• [Short text snippets describing what each one shows]
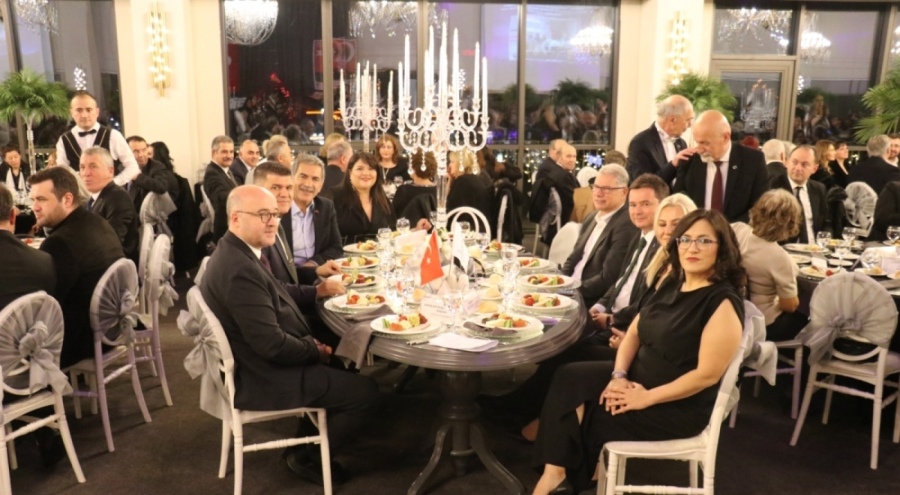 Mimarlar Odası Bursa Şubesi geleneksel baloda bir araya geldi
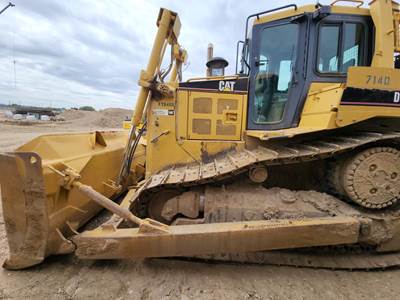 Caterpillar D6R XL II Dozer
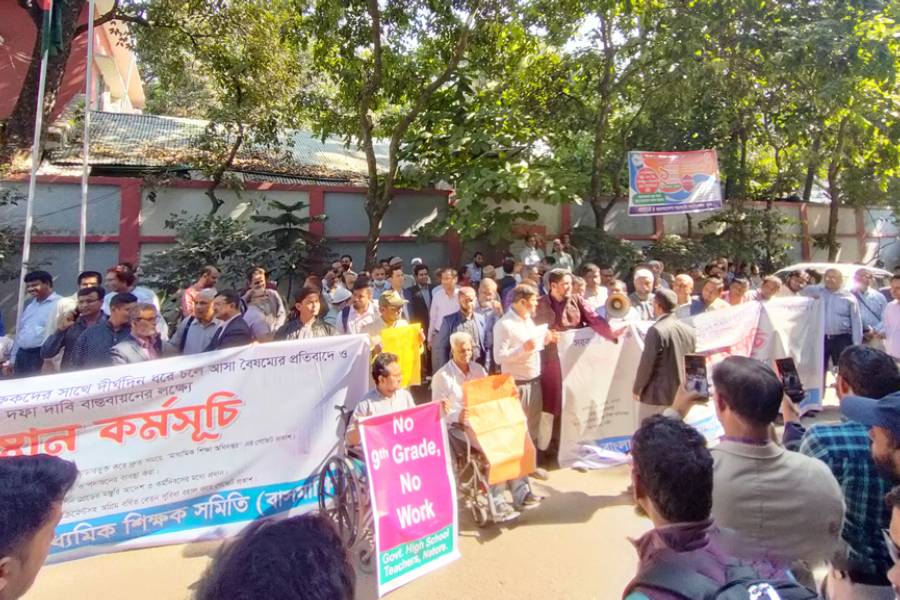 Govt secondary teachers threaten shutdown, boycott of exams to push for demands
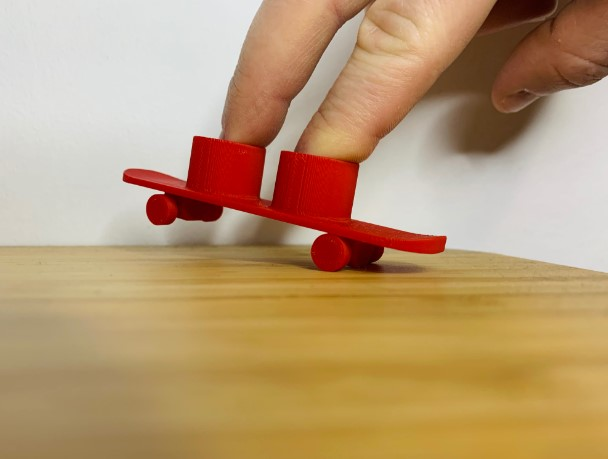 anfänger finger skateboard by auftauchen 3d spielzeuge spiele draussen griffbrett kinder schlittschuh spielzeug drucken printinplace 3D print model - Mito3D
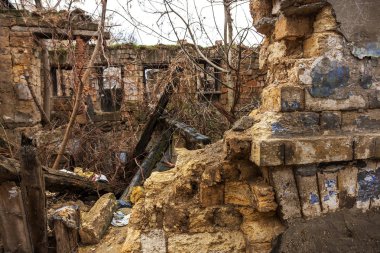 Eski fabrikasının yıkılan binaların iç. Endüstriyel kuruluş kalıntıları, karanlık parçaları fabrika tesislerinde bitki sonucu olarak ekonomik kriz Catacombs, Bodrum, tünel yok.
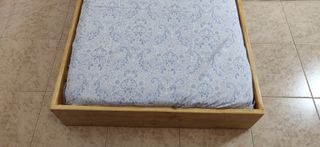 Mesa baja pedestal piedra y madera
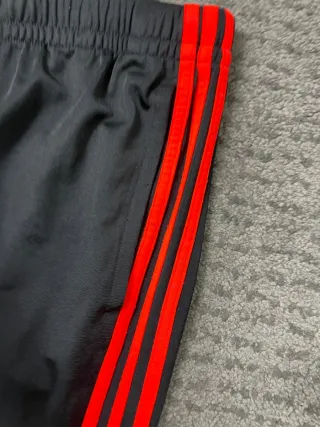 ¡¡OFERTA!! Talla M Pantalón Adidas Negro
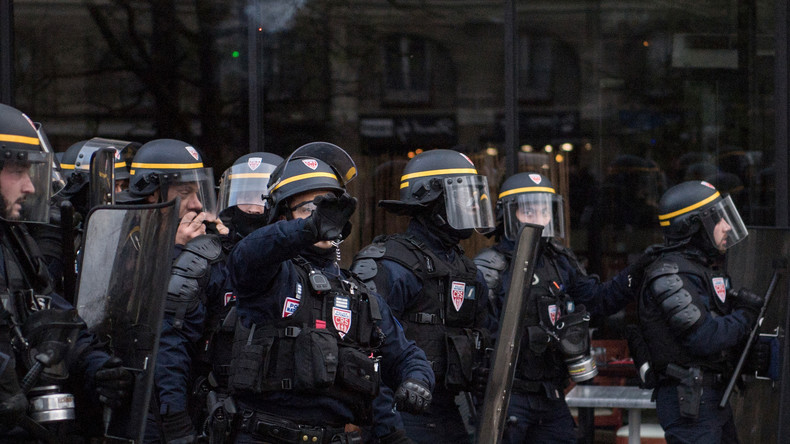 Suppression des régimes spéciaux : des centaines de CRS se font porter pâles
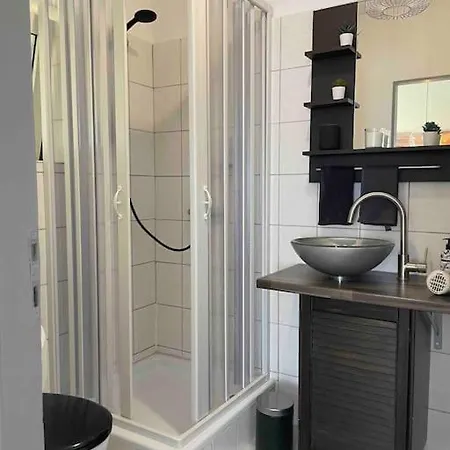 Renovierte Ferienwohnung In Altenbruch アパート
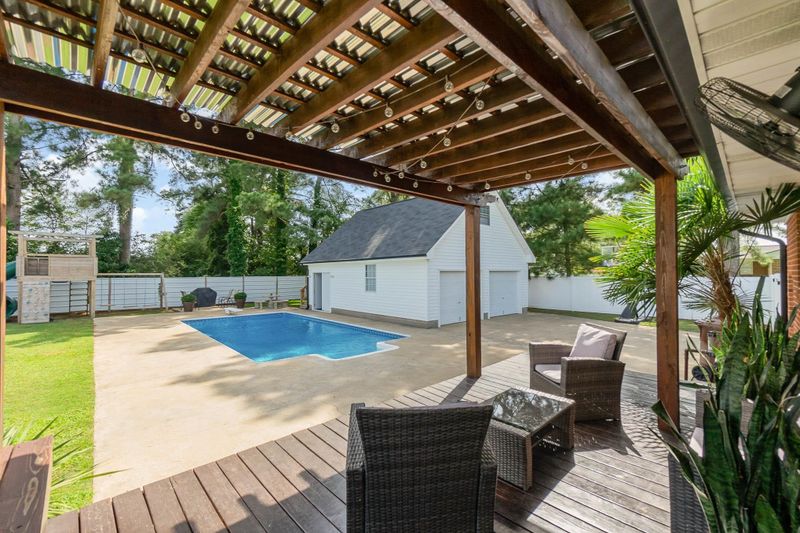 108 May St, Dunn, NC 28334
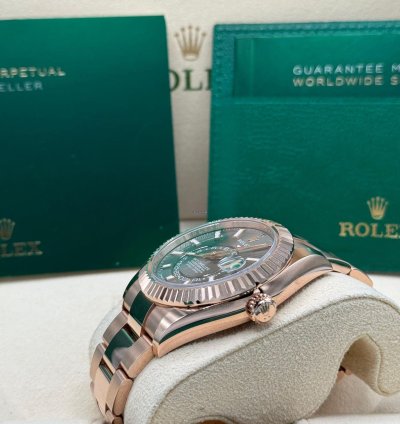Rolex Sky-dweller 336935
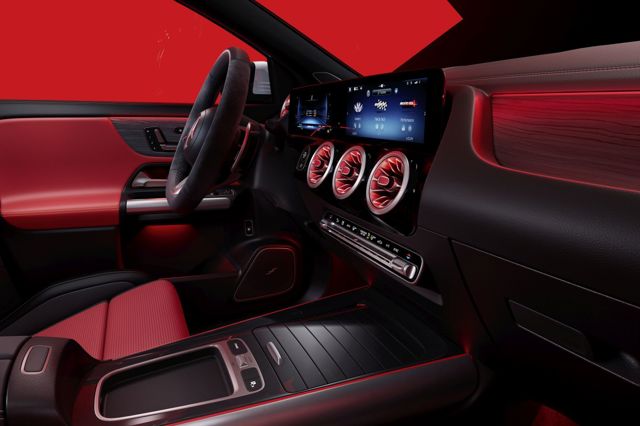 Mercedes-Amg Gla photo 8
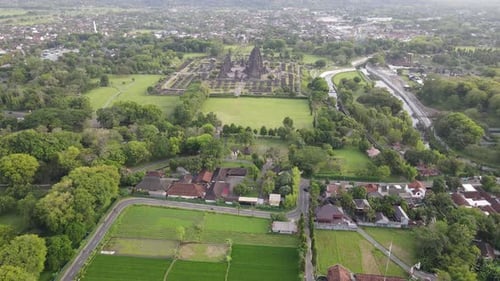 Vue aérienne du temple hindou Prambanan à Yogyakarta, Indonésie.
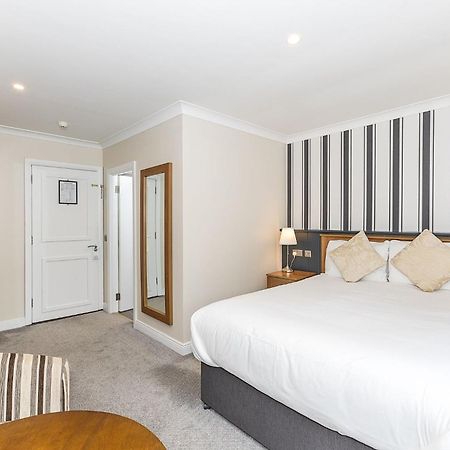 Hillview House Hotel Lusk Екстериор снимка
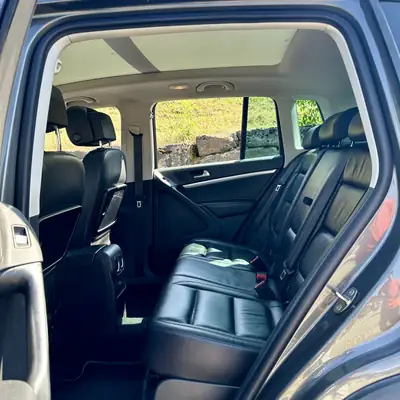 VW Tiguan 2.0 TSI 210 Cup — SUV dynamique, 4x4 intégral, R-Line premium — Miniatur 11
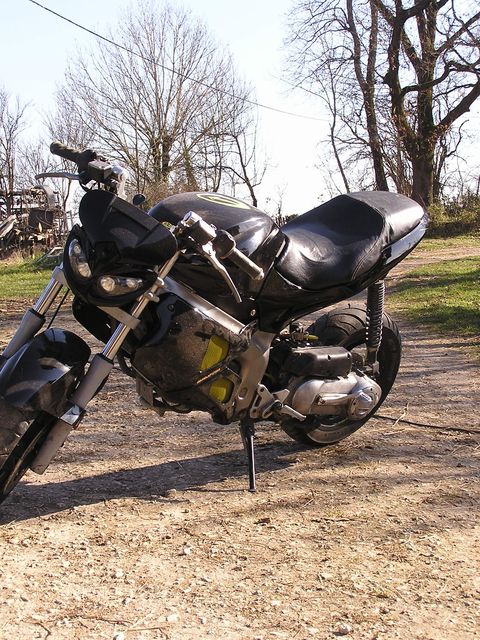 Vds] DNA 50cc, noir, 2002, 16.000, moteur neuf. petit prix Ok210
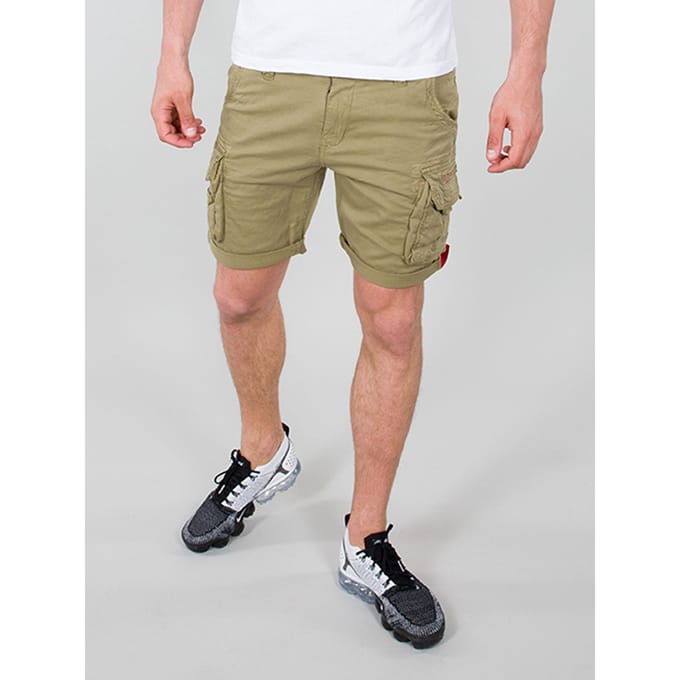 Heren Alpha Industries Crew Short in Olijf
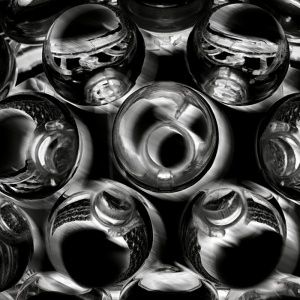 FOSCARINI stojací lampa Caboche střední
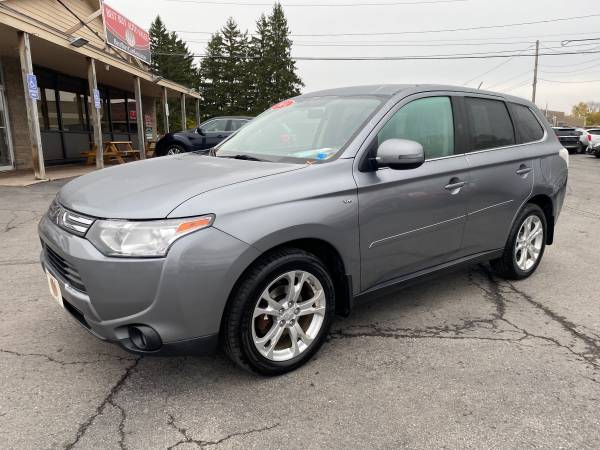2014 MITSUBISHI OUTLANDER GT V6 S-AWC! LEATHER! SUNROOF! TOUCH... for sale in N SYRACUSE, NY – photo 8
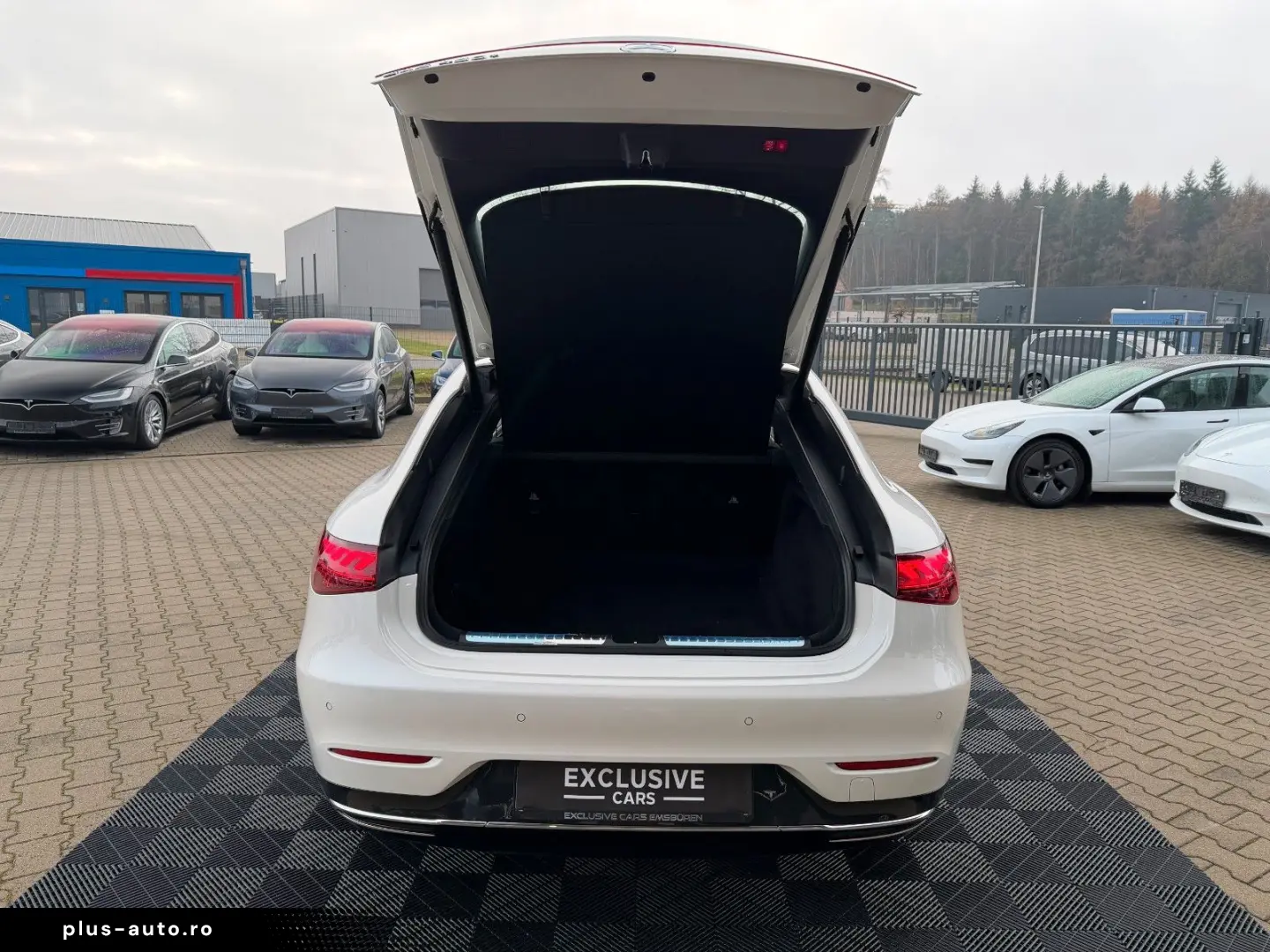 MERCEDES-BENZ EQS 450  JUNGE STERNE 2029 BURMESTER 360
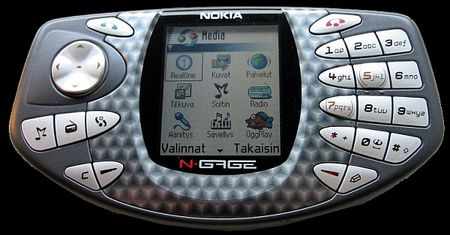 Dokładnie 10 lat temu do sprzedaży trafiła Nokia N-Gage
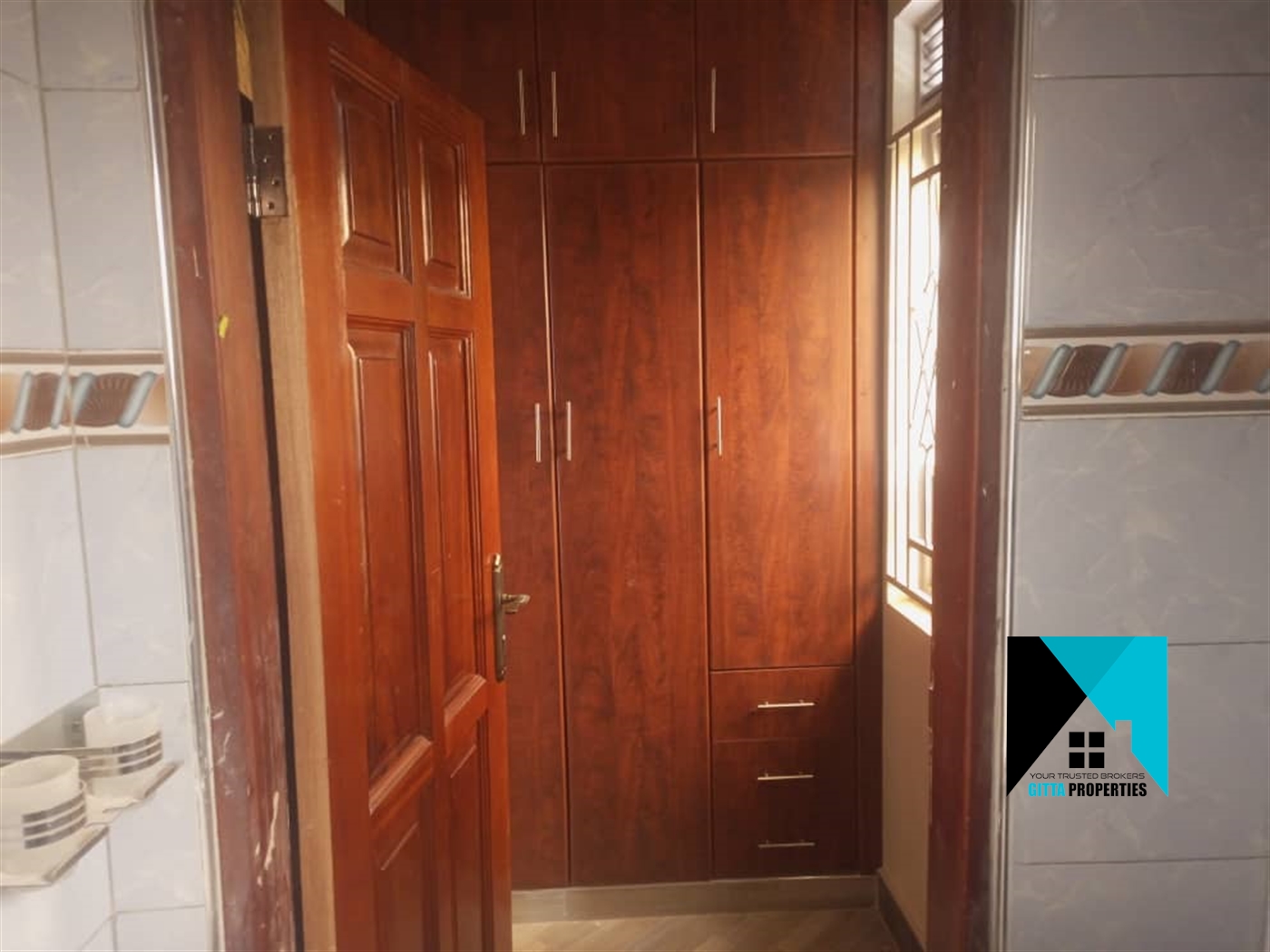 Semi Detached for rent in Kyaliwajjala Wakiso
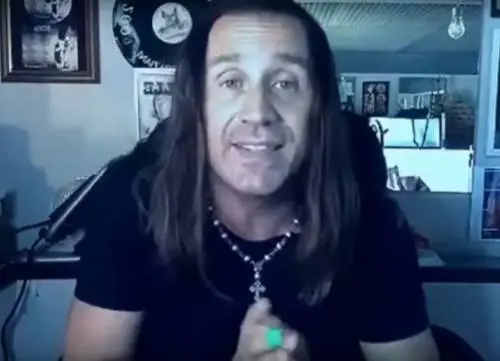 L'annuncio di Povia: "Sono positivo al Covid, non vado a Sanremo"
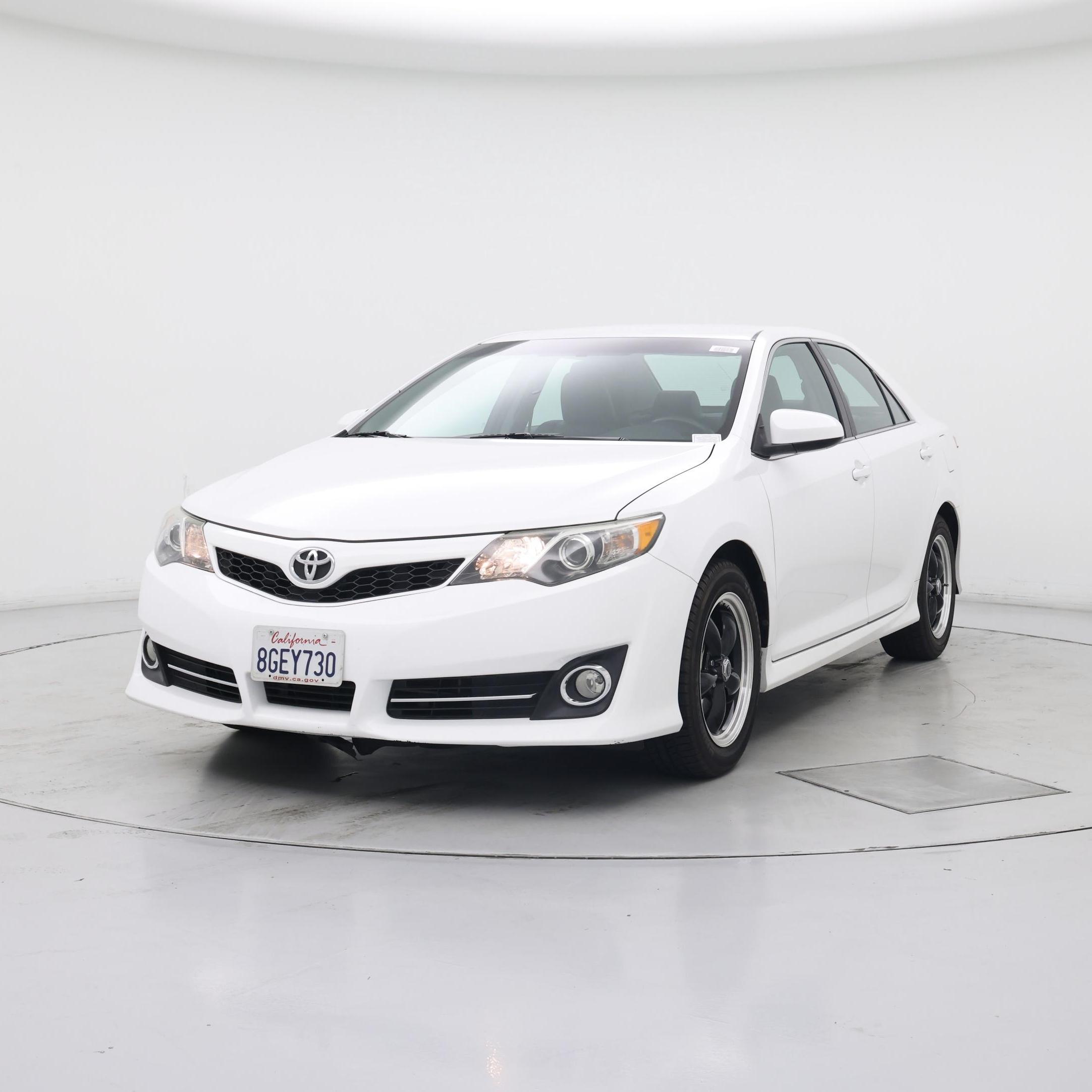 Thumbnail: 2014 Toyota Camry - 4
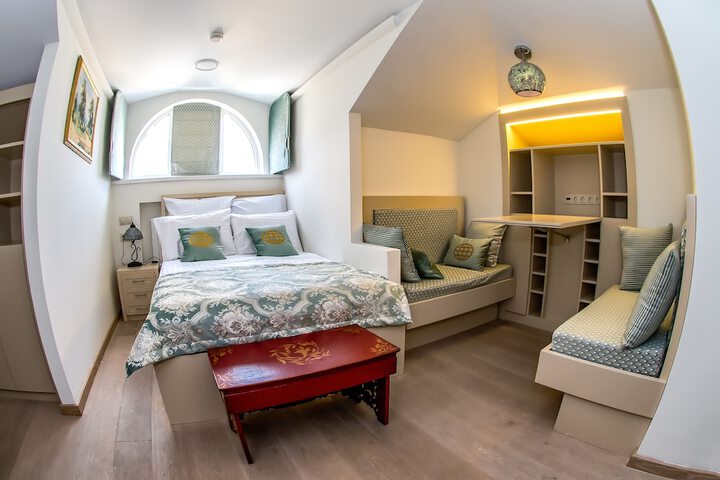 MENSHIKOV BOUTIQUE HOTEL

• [To do] Copy out the lines from every record above word for word, but leave the pictures out.

• [Solution]
 Mimarlar Odası Bursa Şubesi geleneksel baloda bir araya geldi
 Caterpillar D6R XL II Dozer
 Govt secondary teachers threaten shutdown, boycott of exams to push for demands
 anfänger finger skateboard by auftauchen 3d spielzeuge spiele draussen griffbrett kinder schlittschuh spielzeug drucken printinplace 3D print model - Mito3D
 Eski fabrikasının yıkılan binaların iç. Endüstriyel kuruluş kalıntıları, karanlık parçaları fabrika tesislerinde bitki sonucu olarak ekonomik kriz Catacombs, Bodrum, tünel yok.
 Mesa baja pedestal piedra y madera
 ¡¡OFERTA!! Talla M Pantalón Adidas Negro
 Suppression des régimes spéciaux : des centaines de CRS se font porter pâles
 Renovierte Ferienwohnung In Altenbruch アパート
 108 May St, Dunn, NC 28334
Rolex Sky-dweller 336935
 Mercedes-Amg Gla photo 8
 Vue aérienne du temple hindou Prambanan à Yogyakarta, Indonésie.
 Hillview House Hotel Lusk Екстериор снимка
 VW Tiguan 2.0 TSI 210 Cup — SUV dynamique, 4x4 intégral, R-Line premium — Miniatur 11
 Vds] DNA 50cc, noir, 2002, 16.000, moteur neuf. petit prix Ok210
 Heren Alpha Industries Crew Short in Olijf
 FOSCARINI stojací lampa Caboche střední
2014 MITSUBISHI OUTLANDER GT V6 S-AWC! LEATHER! SUNROOF! TOUCH... for sale in N SYRACUSE, NY – photo 8
 MERCEDES-BENZ EQS 450  JUNGE STERNE 2029 BURMESTER 360
 Dokładnie 10 lat temu do sprzedaży trafiła Nokia N-Gage
 Semi Detached for rent in Kyaliwajjala Wakiso
 L'annuncio di Povia: "Sono positivo al Covid, non vado a Sanremo"
 Thumbnail: 2014 Toyota Camry - 4
 MENSHIKOV BOUTIQUE HOTEL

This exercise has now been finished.